Back in November 2007, I warned that temp benefits were "one of the biggest political icebergs in the staffing world's waters," and I recommended a solution that could steer the industry clear of danger. The solution I had in mind was cafeteria-style benefits. From that blog of many months ago:
Instead of paying a worker, for example, $20/hour, a staffing firm could pay $17/hour, with $3/hour of cafeteria-style benefits. The worker would then have the option of selecting benefits as desired, or adding the cash back to their check.
Now that we are in the thick of a benefits change that many staffing firms perceive with the same emotion as they would a grizzly bear in the kitchen, I thought I would make my case again, as the general mood may be more receptive.
In the new healthcare regime, effective 2014, staffing firms will need to either offer "regular" health insurance of the subsidized kind, or pay a hefty penalty (that is, for all temps working more than 30 hours per week over the course of an entire month).
Scary, yes, but anyone familiar with the economics of taxation (see "incidence of taxation" for details) will tell you that the party who initially "pays" the tax isn't necessarily who really bears the cost when all is said and done, as taxes are sometimes passed on to others. In this case, who ultimately bears the cost of the new plan will come down to a negotiation between the various parties--the worker, the staffing firm and the buyer.

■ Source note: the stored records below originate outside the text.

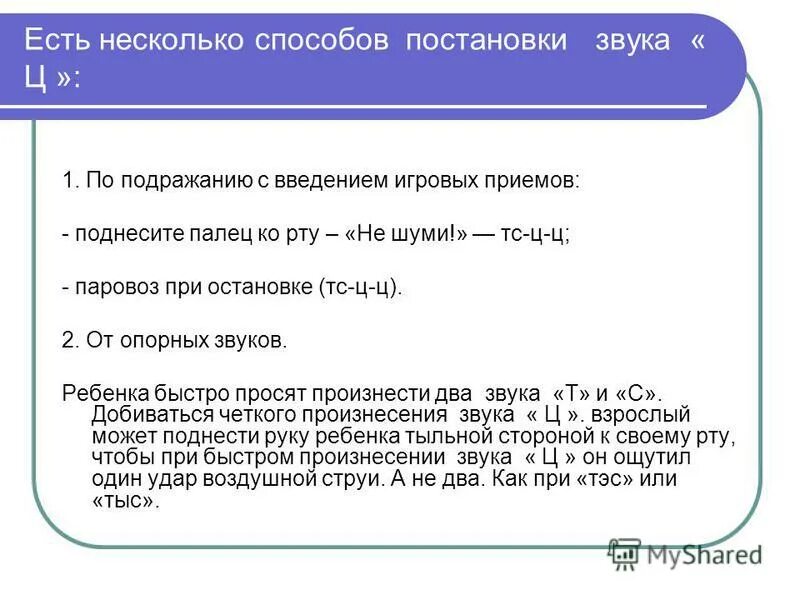 Есть несколько способов постановки звука « Ц »:

1. По подражанию с введением игровых приемов:

- поднесите палец ко рту – «Не шуми!» — тс-ц-ц;

- паровоз при остановке (тс-ц-ц).

2. От опорных звуков.

Ребенка быстро просят произнести два звука «Т» и «С». Добиваться четкого произнесения звука « Ц ». взрослый может поднести руку ребенка тыльной стороной к своему рту, чтобы при быстром произнесении звука « Ц » он ощутил один удар воздушной струи. А не два. Как при «тэс» или «тыс».

MyShared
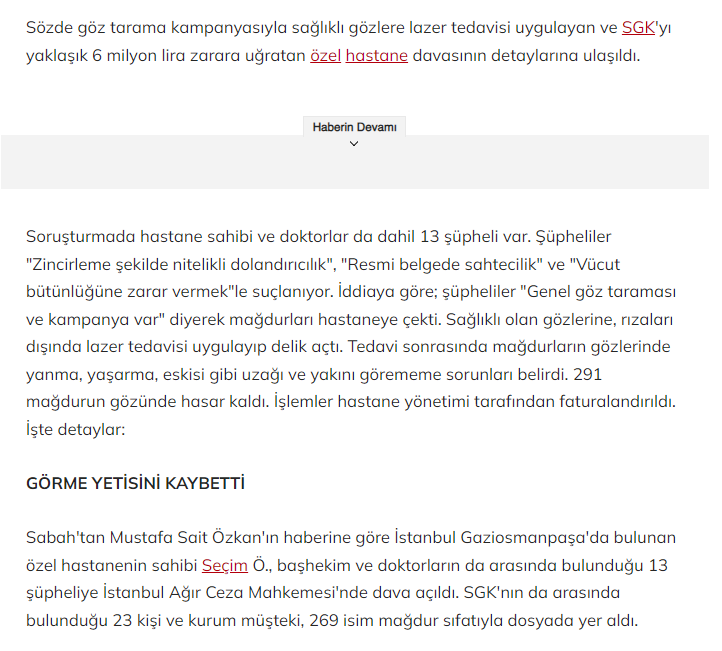 Sözde göz tarama kampanyasıyla sağlıklı gözlere lazer tedavisi uygulayan ve SGK'yı yaklaşık 6 milyon lira zarara uğratan özel hastane davasının detaylarına ulaşıldı.

Haberin Devamı

Soruşturmada hastane sahibi ve doktorlar da dahil 13 şüpheli var. Şüpheliler "Zincirleme şekilde nitelikli dolandırıcılık", "Resmi belgede sahtecilik" ve "Vücut bütünlüğüne zarar vermek"le suçlanıyor. İddiaya göre; şüpheliler "Genel göz taraması ve kampanya var" diyerek mağdurları hastaneye çekti. Sağlıklı olan gözlerine, rızaları dışında lazer tedavisi uygulayıp delik açtı. Tedavi sonrasında mağdurların gözlerinde yanma, yaşarma, eskisi gibi uzağı ve yakını görememe sorunları belirdi. 291 mağdurun gözünde hasar kaldı. İşlemler hastane yönetimi tarafından faturalandırıldı. İşte detaylar:

GÖRME YETİSİNİ KAYBETTİ

Sabah'tan Mustafa Sait Özkan'ın haberine göre İstanbul Gaziosmanpaşa'da bulunan özel hastanenin sahibi Seçim Ö., başhekim ve doktorların da arasında bulunduğu 13 şüpheliye İstanbul Ağır Ceza Mahkemesi'nde dava açıldı. SGK'nın da arasında bulunduğu 23 kişi ve kurum müşteki, 269 isim mağdur sıfatıyla dosyada yer aldı.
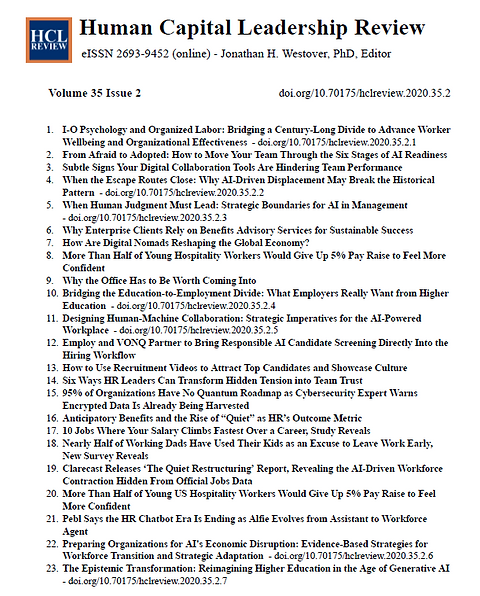 HCL REVIEW

Human Capital Leadership Review

eISSN 2693-9452 (online) - Jonathan H. Westover, PhD, Editor

Volume 35 Issue 2

doi.org/10.70175/hclreview.2020.35.2

1. I-O Psychology and Organized Labor: Bridging a Century-Long Divide to Advance Worker Wellbeing and Organizational Effectiveness - doi.org/10.70175/hclreview.2020.35.2.1
2. From Afraid to Adopted: How to Move Your Team Through the Six Stages of AI Readiness
3. Subtle Signs Your Digital Collaboration Tools Are Hindering Team Performance
4. When the Escape Routes Close: Why AI-Driven Displacement May Break the Historical Pattern - doi.org/10.70175/hclreview.2020.35.2.2
5. When Human Judgment Must Lead: Strategic Boundaries for AI in Management - doi.org/10.70175/hclreview.2020.35.2.3
6. Why Enterprise Clients Rely on Benefits Advisory Services for Sustainable Success
7. How Are Digital Nomads Reshaping the Global Economy?
8. More Than Half of Young Hospitality Workers Would Give Up 5% Pay Raise to Feel More Confident
9. Why the Office Has to Be Worth Coming Into
10. Bridging the Education-to-Employment Divide: What Employers Really Want from Higher Education - doi.org/10.70175/hclreview.2020.35.2.4
11. Designing Human-Machine Collaboration: Strategic Imperatives for the AI-Powered Workplace - doi.org/10.70175/hclreview.2020.35.2.5
12. Employ and VONQ Partner to Bring Responsible AI Candidate Screening Directly Into the Hiring Workflow
13. How to Use Recruitment Videos to Attract Top Candidates and Showcase Culture
14. Six Ways HR Leaders Can Transform Hidden Tension into Team Trust
15. 95% of Organizations Have No Quantum Roadmap as Cybersecurity Expert Warns Encrypted Data Is Already Being Harvested
16. Anticipatory Benefits and the Rise of "Quiet" as HR's Outcome Metric
17. 10 Jobs Where Your Salary Climbs Fastest Over a Career, Study Reveals
18. Nearly Half of Working Dads Have Used Their Kids as an Excuse to Leave Work Early, New Survey Reveals
19. Clarecast Releases 'The Quiet Restructuring' Report, Revealing the AI-Driven Workforce Contraction Hidden From Official Jobs Data
20. More Than Half of Young US Hospitality Workers Would Give Up 5% Pay Raise to Feel More Confident
21. Pebl Says the HR Chatbot Era Is Ending as Alfie Evolves from Assistant to Workforce Agent
22. Preparing Organizations for AI's Economic Disruption: Evidence-Based Strategies for Workforce Transition and Strategic Adaptation - doi.org/10.70175/hclreview.2020.35.2.6
23. The Epistemic Transformation: Reimagining Higher Education in the Age of Generative AI - doi.org/10.70175/hclreview.2020.35.2.7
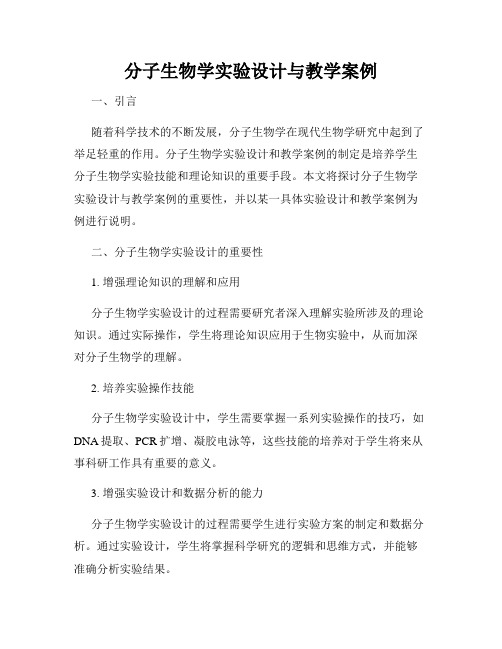 分子生物学实验设计与教学案例

一、引言

随着科学技术的不断发展，分子生物学在现代生物学研究中起到了举足轻重的作用。分子生物学实验设计和教学案例的制定是培养学生分子生物学实验技能和理论知识的重要手段。本文将探讨分子生物学实验设计与教学案例的重要性，并以某一具体实验设计和教学案例为例进行说明。

二、分子生物学实验设计的重要性

1. 增强理论知识的理解和应用

分子生物学实验设计的过程需要研究者深入理解实验所涉及的理论知识。通过实际操作，学生将理论知识应用于生物实验中，从而加深对分子生物学的理解。

2. 培养实验操作技能

分子生物学实验设计中，学生需要掌握一系列实验操作的技巧，如DNA提取、PCR扩增、凝胶电泳等，这些技能的培养对于学生将来从事科研工作具有重要的意义。

3. 增强实验设计和数据分析的能力

分子生物学实验设计的过程需要学生进行实验方案的制定和数据分析。通过实验设计，学生将掌握科学研究的逻辑和思维方式，并能够准确分析实验结果。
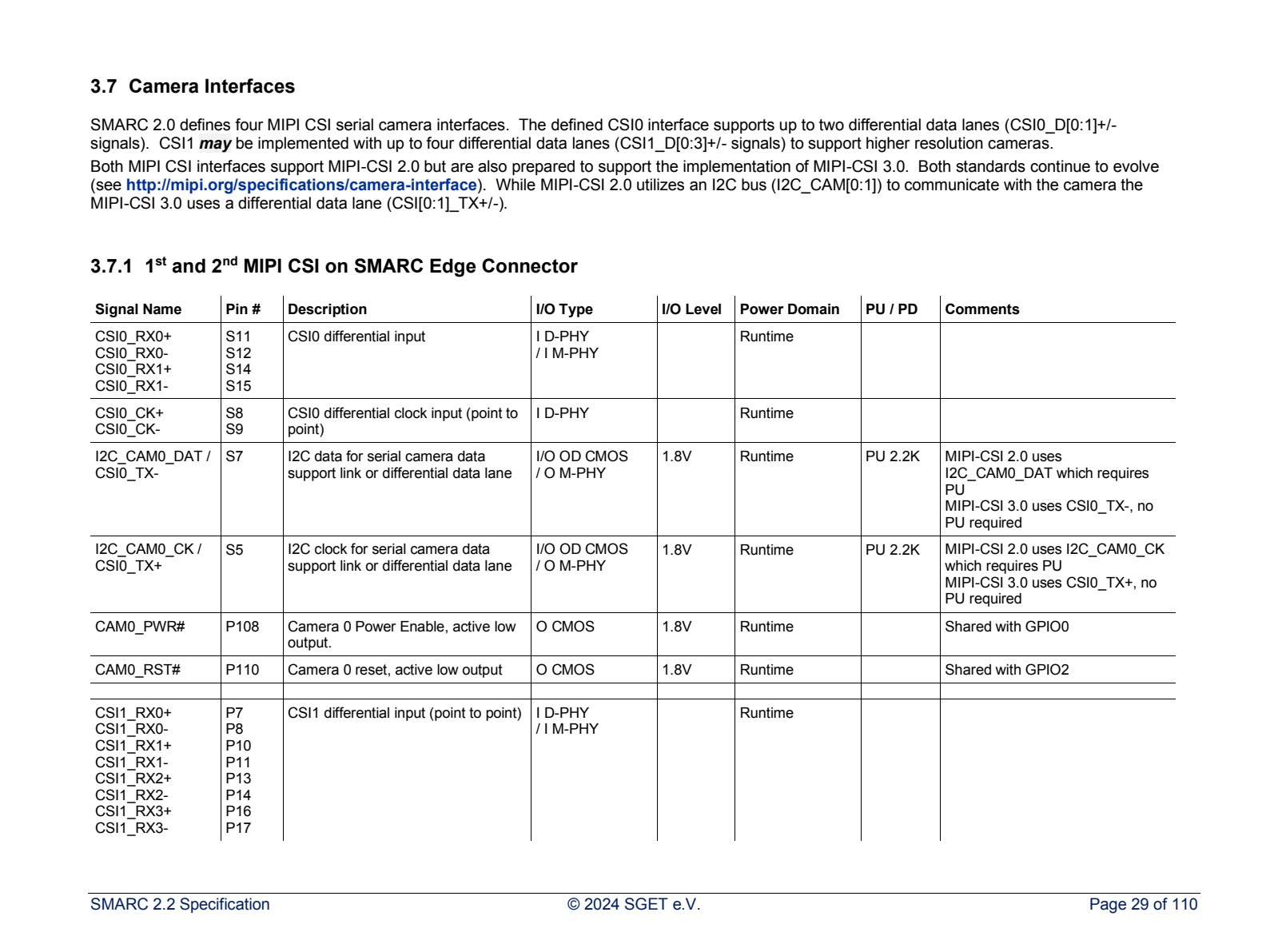 3.7 Camera Interfaces

SMARC 2.0 defines four MIPI CSI serial camera interfaces. The defined CSI0 interface supports up to two differential data lanes (CSI0_D[0:1]+/- signals). CSI1 may be implemented with up to four differential data lanes (CSI1_D[0:3]+/- signals) to support higher resolution cameras.

Both MIPI CSI interfaces support MIPI-CSI 2.0 but are also prepared to support the implementation of MIPI-CSI 3.0. Both standards continue to evolve (see http://mipi.org/specifications/camera-interface). While MIPI-CSI 2.0 utilizes an I2C bus (I2C_CAM[0:1]) to communicate with the camera the MIPI-CSI 3.0 uses a differential data lane (CSI[0:1]_TX+/-).

3.7.1 $1^{st}$ and $2^{nd}$ MIPI CSI on SMARC Edge Connector

| Signal Name | Pin # | Description | I/O Type | I/O Level | Power Domain | PU / PD | Comments |
|---|---|---|---|---|---|---|---|
| CSI0_RX0+ CSI0_RX0- CSI0_RX1+ CSI0_RX1- | S11 S12 S14 S15 | CSI0 differential input | I D-PHY / I M-PHY | | Runtime | | |
| CSI0_CK+ CSI0_CK- | S8 S9 | CSI0 differential clock input (point to point) | I D-PHY | | Runtime | | |
| I2C_CAM0_DAT / CSI0_TX- | S7 | I2C data for serial camera data support link or differential data lane | I/O OD CMOS / O M-PHY | 1.8V | Runtime | PU 2.2K | MIPI-CSI 2.0 uses I2C_CAM0_DAT which requires PU MIPI-CSI 3.0 uses CSI0_TX-, no PU required |
| I2C_CAM0_CK / CSI0_TX+ | S5 | I2C clock for serial camera data support link or differential data lane | I/O OD CMOS / O M-PHY | 1.8V | Runtime | PU 2.2K | MIPI-CSI 2.0 uses I2C_CAM0_CK which requires PU MIPI-CSI 3.0 uses CSI0_TX+, no PU required |
| CAM0_PWR# | P108 | Camera 0 Power Enable, active low output. | O CMOS | 1.8V | Runtime | | Shared with GPIO0 |
| CAM0_RST# | P110 | Camera 0 reset, active low output | O CMOS | 1.8V | Runtime | | Shared with GPIO2 |
| | | | | | | | |
| CSI1_RX0+ CSI1_RX0- CSI1_RX1+ CSI1_RX1- CSI1_RX2+ CSI1_RX2- CSI1_RX3+ CSI1_RX3- | P7 P8 P10 P11 P13 P14 P16 P17 | CSI1 differential input (point to point) | I D-PHY / I M-PHY | | Runtime | | |

SMARC 2.2 Specification © 2024 SGET e.V. Page 29 of 110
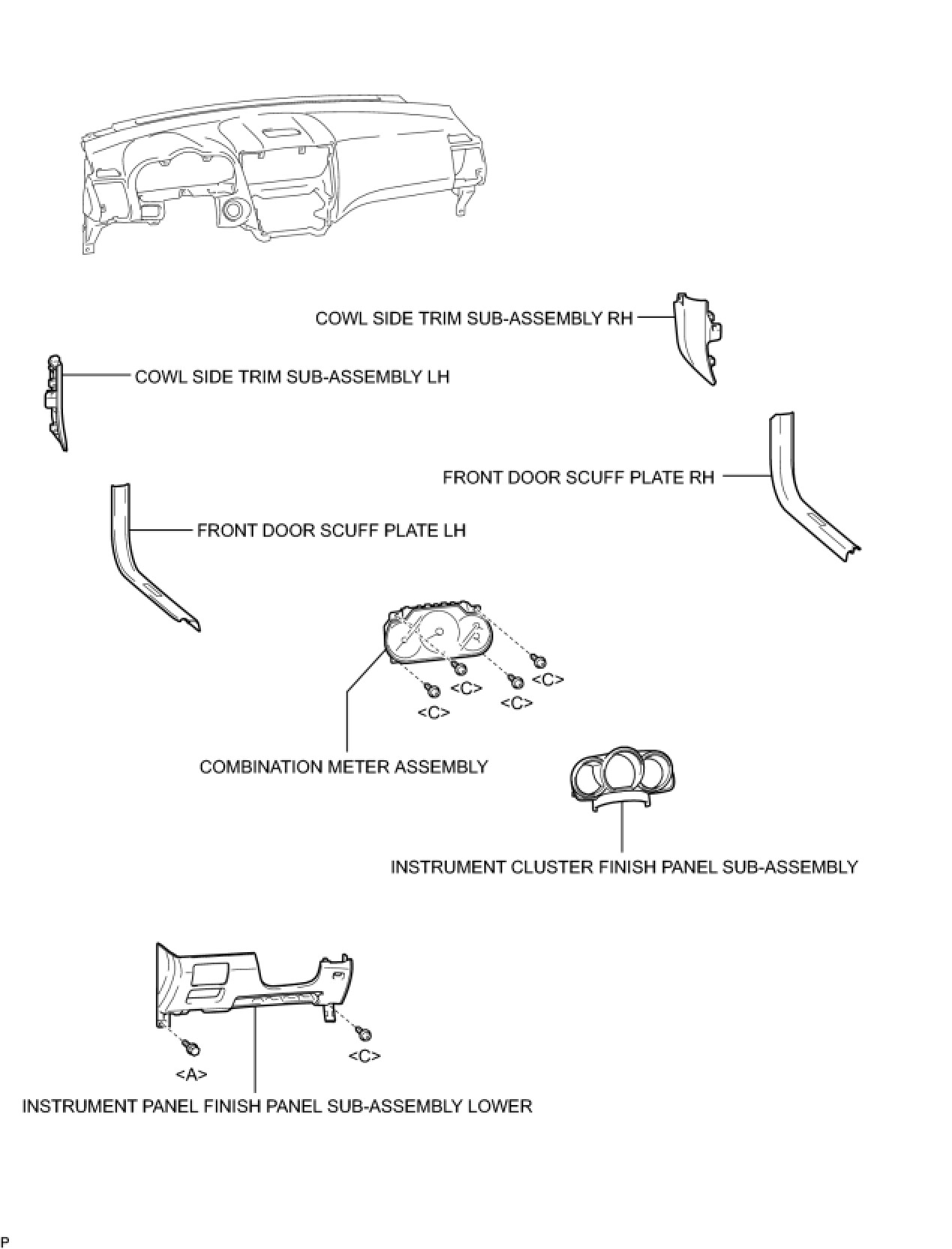 COWL SIDE TRIM SUB-ASSEMBLY RH

COWL SIDE TRIM SUB-ASSEMBLY LH

FRONT DOOR SCUFF PLATE RH

FRONT DOOR SCUFF PLATE LH

<C>

<C>

<C>

<C>

COMBINATION METER ASSEMBLY

INSTRUMENT CLUSTER FINISH PANEL SUB-ASSEMBLY

<A>

<C>

INSTRUMENT PANEL FINISH PANEL SUB-ASSEMBLY LOWER

P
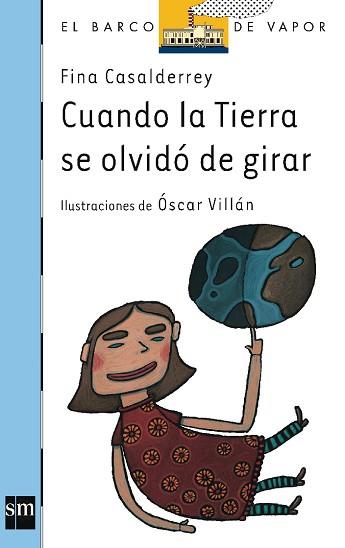 EL BARCO DE VAPOR

Fina Casalderrey

Cuando la Tierra se olvidó de girar

Ilustraciones de Óscar Villán

sm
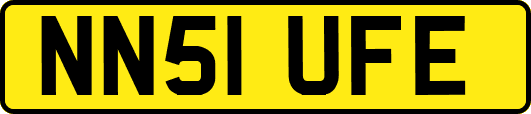 NN51 UFE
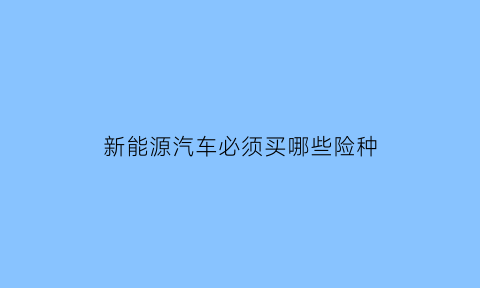 新能源汽车必须买哪些险种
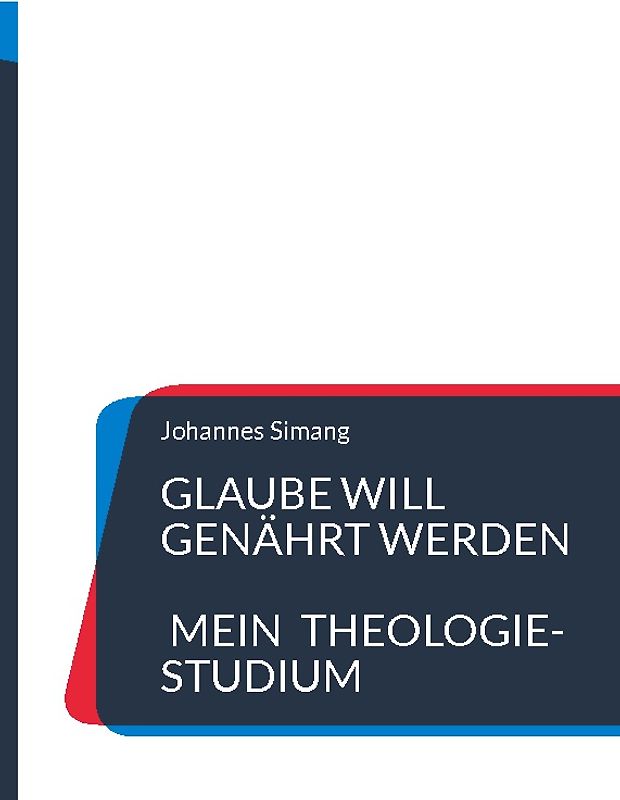 Johannes Simang

GLAUBE WILL GENÄHRT WERDEN

MEIN THEOLOGIE-STUDIUM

If staffing firms blend pay and benefits together by adopting the cafeteria-style system, it will at least objectify the temporary worker's total compensation and so make the negotiation in that regard less one-sided. But wait, there's more.
According to our 2009 Contingent Worker Survey, 48% percent of temporary workers already have healthcare benefits from a source other than the staffing firm--from spouses, COBRA, retirement packages, etc. This means that any plan in which staffing firms will be paying for healthcare insurance for all temps will be a redundant cost half the time--nice for the insurance companies who can split the costs of any claim, but the temps would probably rather have plain cash.
If there are PEOs out there already offering cafeteria-style benefits, this is your moment! I suggest gearing up your sales people to sell temporary staffing firms with the idea of outsourcing benefits to you.
OK, this may not be my very last pitch on this subject.